Norton AntiSpam 2004 ($40) stopped just under 80 percent of the spam in my tests, putting it solidly in the middle of the pack for accuracy. Its integration into Outlook, Outlook Express, and Eudora is a nice touch, but the program made my test system run dog-slow, though my hardware exceeded Symantec's minimum requirements.

After I installed AntiSpam, for example, clicking a mail folder to open it caused my PC to chug for several seconds before it reacted. Even when AntiSpam wasn't actively filtering, Outlook responded much more slowly when I tried to open messages, access folders, delete existing mail, or empty the trash. And downloading mail took about five times longer than it did before AntiSpam was installed.

Though the program can import the address book from Outlook, it took longer than 5 minutes to accomplish this task with our sample (which contained 1046 names and addresses). In contrast, IHateSpam took just 15 seconds to do the same thing.

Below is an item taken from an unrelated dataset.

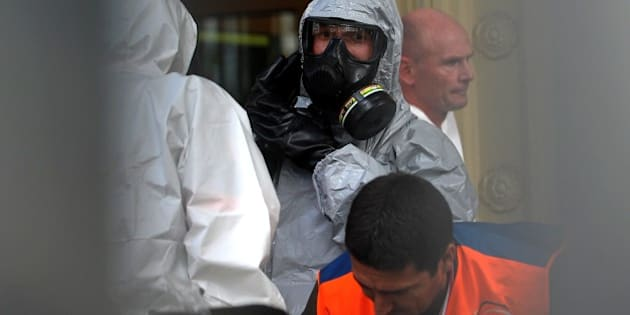 Chemical and biological experts prepare to intervene on October 24,2014 at the German Consulate in Istanbul. Suspicious envelopes containing a yellow powder were sent on October 24 to the Belgian, Canadian and German consulates in Istanbul, prompting a security alert. There was no immediate claim of responsibility but the incident came amid mounting concerns about the growing national security threat posed by jihadists returning from war-ravaged Syria and Iraq. AFP PHOTO/OZAN KOSE        (Photo credit should read OZAN KOSE/AFP/Getty Images)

Trend Micro PC-cillin Internet Security

Like several other products from large, well-known companies, PC-cillin ($50) is a suite that includes a spam filter as part of a package with antivirus, a firewall, anti-spyware software, and parental controls. This product offered reasonable accuracy, catching 86 percent of my spam, but it was saddled with a fairly high false-positive rate of 6.9 percent.

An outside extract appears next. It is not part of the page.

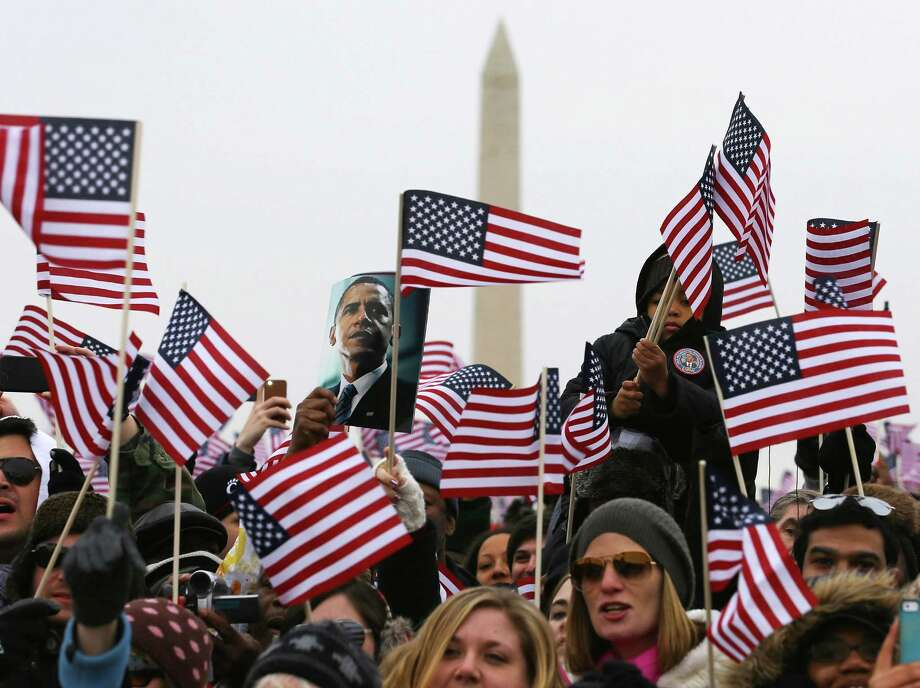 WASHINGTON, DC - JANUARY 21:  People listen as President Barack Obama speaks during his public ceremonial swearing-in ceremony as they stand on the National Mall during the Inauguration ceremony on January 21, 2013 in Washington, DC.  The President was sworn in for second term.  (Photo by Joe Raedle/Getty Images) Photo: Joe Raedle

But unlike any other product I tested, PC-cillin didn't actually delete anything. The program simply adds "spam:" to the beginning of the subject line for any messages it thinks are junk. You have to create a filtering rule in your mail software to deal with those messages, but that step isn't part of the installation.

Following the same pattern I saw with McAfee SpamKiller and Panda Platinum, PC-cillin doesn't play well with other applications. It checks for existing installations of antivirus products, and it requires you to uninstall any other antivirus application before you install the PC-cillin suite.

PC-cillin lets you adjust only one setting: a slider for establishing a low, medium, or high level of aggressiveness in identifying spam. And beyond adding a whitelist of e-mail addresses, you can't train the program to improve its filtering accuracy. Adding addresses to the whitelist isn't hard, but you can access the whitelist only through the PC-cillin interface, not from within Outlook. If you're considering buying PC-cillin's suite for its Best Buy-winning antivirus tool (see the Features Comparison chart), the spam filter is serviceable, but it's nowhere near the best of the bunch.